Login

Your Position: Home > > 4 Advice to Choose a Tnma Measure

4 Advice to Choose a Tnma Measure

Author: Geoff

May. 06, 2024

Hangzhou Tnma Measure Technology Co.,Ltd's Post

Rising consumer expectations continue to highlight the need for robust customer training. To help customers get the most value out of products and services, companies rely on education software to streamline user training.    But why should your team tap into customer training software? Here are the top five benefits. Read more: https://absorbl.ms/3q2kL4c #Learning #LMS #CustomerTraining #TrainingandDevelopment 

You can find more information on our web, so please take a look.

Creating Prognostic Systems for Well-Differentiated Thyroid ...

Data

The SEER database is supported by the National Cancer Institute and collects case data from population-based cancer registries covering approximately 34.6 percent of the U.S. population (14). It contains de-identified data on patient demographics, primary tumor site, tumor morphology, stage at diagnosis, and follow up vital status. For this study we used data of well-differentiated thyroid cancer diagnosed 2004–2010 that were obtained from the November 2017 submission of SEER.

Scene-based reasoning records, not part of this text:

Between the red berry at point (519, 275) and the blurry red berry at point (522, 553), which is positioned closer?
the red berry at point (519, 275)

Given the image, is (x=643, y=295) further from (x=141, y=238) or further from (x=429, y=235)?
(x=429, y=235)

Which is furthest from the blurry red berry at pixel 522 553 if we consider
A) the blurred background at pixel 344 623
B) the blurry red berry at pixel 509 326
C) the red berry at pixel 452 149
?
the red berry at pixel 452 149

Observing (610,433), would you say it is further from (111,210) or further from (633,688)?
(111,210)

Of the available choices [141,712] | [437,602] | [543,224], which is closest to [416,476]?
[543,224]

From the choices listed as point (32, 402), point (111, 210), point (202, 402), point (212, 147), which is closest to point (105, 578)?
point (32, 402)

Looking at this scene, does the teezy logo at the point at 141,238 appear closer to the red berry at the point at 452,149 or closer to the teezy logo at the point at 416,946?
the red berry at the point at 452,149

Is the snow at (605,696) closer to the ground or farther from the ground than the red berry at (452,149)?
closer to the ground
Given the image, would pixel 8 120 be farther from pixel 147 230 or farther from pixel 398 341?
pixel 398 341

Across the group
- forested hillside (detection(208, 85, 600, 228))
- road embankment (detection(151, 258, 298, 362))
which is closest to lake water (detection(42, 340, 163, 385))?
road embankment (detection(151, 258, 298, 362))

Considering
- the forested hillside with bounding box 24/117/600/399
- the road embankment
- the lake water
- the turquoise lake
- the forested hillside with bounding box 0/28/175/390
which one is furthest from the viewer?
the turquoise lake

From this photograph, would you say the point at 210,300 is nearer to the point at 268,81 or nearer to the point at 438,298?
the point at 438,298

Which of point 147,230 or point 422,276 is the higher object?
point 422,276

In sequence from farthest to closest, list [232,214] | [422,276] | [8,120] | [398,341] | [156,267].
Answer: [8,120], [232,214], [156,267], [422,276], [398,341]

Cases of papillary and follicular thyroid cancer were selected from the SEER 18 databases using the restrictions {ICD-O-3/WHO 2008 = Thyroid} and {Histologic Type ICD-O-3 = 8050, 8260, 8340–8344, 8350, 8450–8460 (for papillary cancer), or Histologic Type ICD-O-3 = 8290, 8330–8335 (for follicular cancer)}. We placed Hurthle cell carcinoma (ICD-O-3 = 8290) into the category of follicular carcinomas, as used in Lim et al. (15). We excluded medullary carcinoma as it is staged differently. Clinically it is often part of genetic syndromes and patients' survival is confounded by its aggressive course. Anaplastic carcinoma is not well-differentiated and uniformly fatal and thus excluded. Furthermore, these 3 types are exceedingly rare and a population-based study on them would be of low utility.

Three datasets were used in this report. Dataset 1, containing 4 prognostic factors, was used to create a prognostic system for thyroid cancer. This system was then compared with the staging system of AJCC. Dataset 2, involving 5 factors, was used to assess the effect of histologic type in creating prognostic systems. Dataset 3, involving 4 factors, was used to explore the optimal cutoff point for age in the prognostic system. Selection of cases, data management, and specifics about factors for each dataset are described as follows.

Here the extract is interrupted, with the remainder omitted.